The project was important. Getting everything done before the holy days was important. Doing a good job was important.

But one thing was needed. While I was busy pushing myself until I was ready to collapse, I was spending less time sitting at Jesus’ feet and hearing what He had to say. I did my best to squeeze in a chapter of reading every night, but let’s be honest—speed-reading through a single chapter of Proverbs at midnight is a far cry from really engaging with the Word of God. It’s a lesson I keep learning and relearning—there is no substitute for taking the time to sit at the Master’s feet and listen. It doesn’t matter how busy, how hectic, how important, how urgent everything else might be—one thing is needed. That good part. And if we make the effort to choose it, God promises it won’t be taken away from us.

As I look to the weeks and months ahead, there’s still a lot on the docket. We have to finish painting. We have to finish deleavening. There’s a church campout coming up. We’ve got plans to visit with both our families soon. Oh, and Mary’s pregnant.

(Did I not mention that? Yeah, we’re going to have a baby. End of August, probably. We’re ecstatic—absolutely over the moon about it. We’ve been praying about it for a long time now, and I know others have been, too. It’s thrilling, but it’s also a guarantee that our lives are about to be filled with quite a few more urgent and important things. We’re going to have to learn how to juggle all of those new things and still make time for God. How? I don’t know. We’ll figure something out.)

What I think is interesting about the account of Mary and Martha is that it just ends there. We don’t know how Martha responded. Did she go back to serving, still grumbling? Did she wrap up what she was doing as quickly as she could with a newly adjusted focus? Or did she drop everything and join her sister in listening to Christ’s words? We can’t be sure, but it’s fun to wonder about. I like to think the light bulb went off for Martha and she made time to sit down as soon as possible, but who knows? The lesson for us is the same, regardless:

Life is going to get busy, and it’s not always going to be with pointless distractions.
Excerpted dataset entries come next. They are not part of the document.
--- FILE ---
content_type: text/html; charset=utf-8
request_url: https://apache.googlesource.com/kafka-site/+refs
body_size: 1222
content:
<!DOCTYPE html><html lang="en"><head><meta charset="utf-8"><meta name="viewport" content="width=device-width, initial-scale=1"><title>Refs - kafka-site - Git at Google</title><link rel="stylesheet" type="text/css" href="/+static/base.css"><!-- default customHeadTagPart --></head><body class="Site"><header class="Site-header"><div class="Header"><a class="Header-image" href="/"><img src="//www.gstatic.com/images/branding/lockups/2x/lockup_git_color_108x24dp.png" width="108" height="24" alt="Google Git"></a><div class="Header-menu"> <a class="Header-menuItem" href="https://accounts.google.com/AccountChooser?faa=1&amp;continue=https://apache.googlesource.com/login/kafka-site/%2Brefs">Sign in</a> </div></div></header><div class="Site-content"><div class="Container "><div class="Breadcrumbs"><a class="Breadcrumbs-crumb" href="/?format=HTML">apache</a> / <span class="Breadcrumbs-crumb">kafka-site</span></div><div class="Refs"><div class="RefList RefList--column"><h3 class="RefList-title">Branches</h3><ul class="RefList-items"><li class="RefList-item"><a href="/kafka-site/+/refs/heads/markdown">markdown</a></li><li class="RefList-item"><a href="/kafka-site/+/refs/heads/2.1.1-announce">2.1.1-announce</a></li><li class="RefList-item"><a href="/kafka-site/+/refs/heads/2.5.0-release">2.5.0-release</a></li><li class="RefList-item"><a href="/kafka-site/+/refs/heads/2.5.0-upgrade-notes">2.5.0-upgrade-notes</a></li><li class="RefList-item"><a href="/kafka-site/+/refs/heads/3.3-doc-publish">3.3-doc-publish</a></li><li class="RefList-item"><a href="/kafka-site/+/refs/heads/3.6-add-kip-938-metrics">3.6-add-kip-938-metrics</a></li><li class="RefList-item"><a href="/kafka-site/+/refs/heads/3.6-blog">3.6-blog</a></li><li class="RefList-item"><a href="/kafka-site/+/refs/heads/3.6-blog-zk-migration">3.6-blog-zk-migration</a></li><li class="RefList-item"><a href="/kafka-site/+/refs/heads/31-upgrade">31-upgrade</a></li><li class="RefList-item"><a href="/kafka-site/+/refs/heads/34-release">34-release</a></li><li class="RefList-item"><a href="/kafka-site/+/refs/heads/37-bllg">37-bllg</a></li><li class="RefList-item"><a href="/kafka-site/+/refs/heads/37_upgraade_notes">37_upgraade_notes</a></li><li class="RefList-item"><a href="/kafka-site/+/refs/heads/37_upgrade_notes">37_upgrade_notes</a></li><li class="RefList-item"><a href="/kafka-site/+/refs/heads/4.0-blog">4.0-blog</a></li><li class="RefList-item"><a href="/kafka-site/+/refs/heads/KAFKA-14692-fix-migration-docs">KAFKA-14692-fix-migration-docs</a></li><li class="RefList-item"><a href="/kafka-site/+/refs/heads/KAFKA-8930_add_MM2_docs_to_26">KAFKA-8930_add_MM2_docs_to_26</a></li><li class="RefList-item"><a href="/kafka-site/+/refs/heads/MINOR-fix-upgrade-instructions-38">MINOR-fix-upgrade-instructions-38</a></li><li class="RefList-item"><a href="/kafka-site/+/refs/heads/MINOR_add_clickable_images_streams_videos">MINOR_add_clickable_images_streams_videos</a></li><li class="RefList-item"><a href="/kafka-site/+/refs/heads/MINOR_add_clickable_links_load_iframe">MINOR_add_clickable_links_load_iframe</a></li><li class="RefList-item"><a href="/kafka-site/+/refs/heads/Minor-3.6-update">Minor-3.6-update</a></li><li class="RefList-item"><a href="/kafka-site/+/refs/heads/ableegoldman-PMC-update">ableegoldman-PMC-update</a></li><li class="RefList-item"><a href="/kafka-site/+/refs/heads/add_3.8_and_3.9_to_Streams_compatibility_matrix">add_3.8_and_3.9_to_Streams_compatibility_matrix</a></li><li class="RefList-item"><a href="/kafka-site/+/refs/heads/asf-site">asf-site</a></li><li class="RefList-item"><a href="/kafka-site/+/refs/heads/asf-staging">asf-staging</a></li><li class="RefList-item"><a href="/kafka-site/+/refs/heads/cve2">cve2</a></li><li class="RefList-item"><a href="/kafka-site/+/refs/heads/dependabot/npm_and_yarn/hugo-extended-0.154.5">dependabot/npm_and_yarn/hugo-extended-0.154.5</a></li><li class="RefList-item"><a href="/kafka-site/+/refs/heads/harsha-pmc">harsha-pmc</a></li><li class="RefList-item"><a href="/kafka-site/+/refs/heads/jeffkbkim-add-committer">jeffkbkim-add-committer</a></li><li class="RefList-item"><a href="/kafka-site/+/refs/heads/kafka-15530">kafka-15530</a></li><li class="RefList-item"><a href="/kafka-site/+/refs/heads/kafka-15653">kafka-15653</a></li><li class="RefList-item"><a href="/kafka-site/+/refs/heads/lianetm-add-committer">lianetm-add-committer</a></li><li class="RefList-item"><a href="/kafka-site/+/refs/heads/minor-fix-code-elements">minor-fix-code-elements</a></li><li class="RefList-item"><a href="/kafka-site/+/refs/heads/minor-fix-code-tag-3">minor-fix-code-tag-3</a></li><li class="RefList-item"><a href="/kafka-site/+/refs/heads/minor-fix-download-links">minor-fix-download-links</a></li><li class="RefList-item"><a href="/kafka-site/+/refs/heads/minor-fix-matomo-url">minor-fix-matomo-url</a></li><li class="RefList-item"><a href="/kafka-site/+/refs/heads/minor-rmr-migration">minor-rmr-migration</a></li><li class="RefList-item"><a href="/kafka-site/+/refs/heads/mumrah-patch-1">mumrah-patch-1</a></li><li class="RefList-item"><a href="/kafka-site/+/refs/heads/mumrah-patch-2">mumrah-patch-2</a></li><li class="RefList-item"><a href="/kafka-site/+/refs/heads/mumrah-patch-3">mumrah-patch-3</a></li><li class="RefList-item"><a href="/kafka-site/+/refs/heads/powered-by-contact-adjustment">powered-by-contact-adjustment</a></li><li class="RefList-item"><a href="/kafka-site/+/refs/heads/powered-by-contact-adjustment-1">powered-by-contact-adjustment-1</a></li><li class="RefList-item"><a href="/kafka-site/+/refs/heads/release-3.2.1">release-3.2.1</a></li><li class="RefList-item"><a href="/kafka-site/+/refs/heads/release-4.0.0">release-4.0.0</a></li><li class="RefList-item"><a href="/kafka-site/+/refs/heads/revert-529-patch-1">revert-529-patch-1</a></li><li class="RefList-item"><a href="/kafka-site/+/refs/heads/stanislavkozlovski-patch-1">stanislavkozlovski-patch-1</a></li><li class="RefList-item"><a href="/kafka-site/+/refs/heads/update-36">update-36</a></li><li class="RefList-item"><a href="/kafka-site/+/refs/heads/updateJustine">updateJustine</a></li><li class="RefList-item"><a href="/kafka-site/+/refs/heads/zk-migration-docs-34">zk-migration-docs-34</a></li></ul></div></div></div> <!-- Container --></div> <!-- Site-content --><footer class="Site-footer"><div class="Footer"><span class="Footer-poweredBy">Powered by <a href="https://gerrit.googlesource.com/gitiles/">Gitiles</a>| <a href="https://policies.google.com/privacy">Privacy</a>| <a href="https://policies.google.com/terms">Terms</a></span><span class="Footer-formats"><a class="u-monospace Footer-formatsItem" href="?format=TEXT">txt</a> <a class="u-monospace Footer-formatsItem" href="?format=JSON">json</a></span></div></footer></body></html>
There are days and weeks (and probably years) where our to-do list will be crammed full with important things that need to get done—sometimes through no fault of our own and sometimes through our own poor planning. But Jesus’ reply to Martha was recorded as a reminder for us—never forget what’s most important.

Passover is coming up quickly. Our enemy would love to distract us with lots of to-dos—even ones that matter.

One thing is needed. Choose that good part. Make time to sit at the Master’s feet.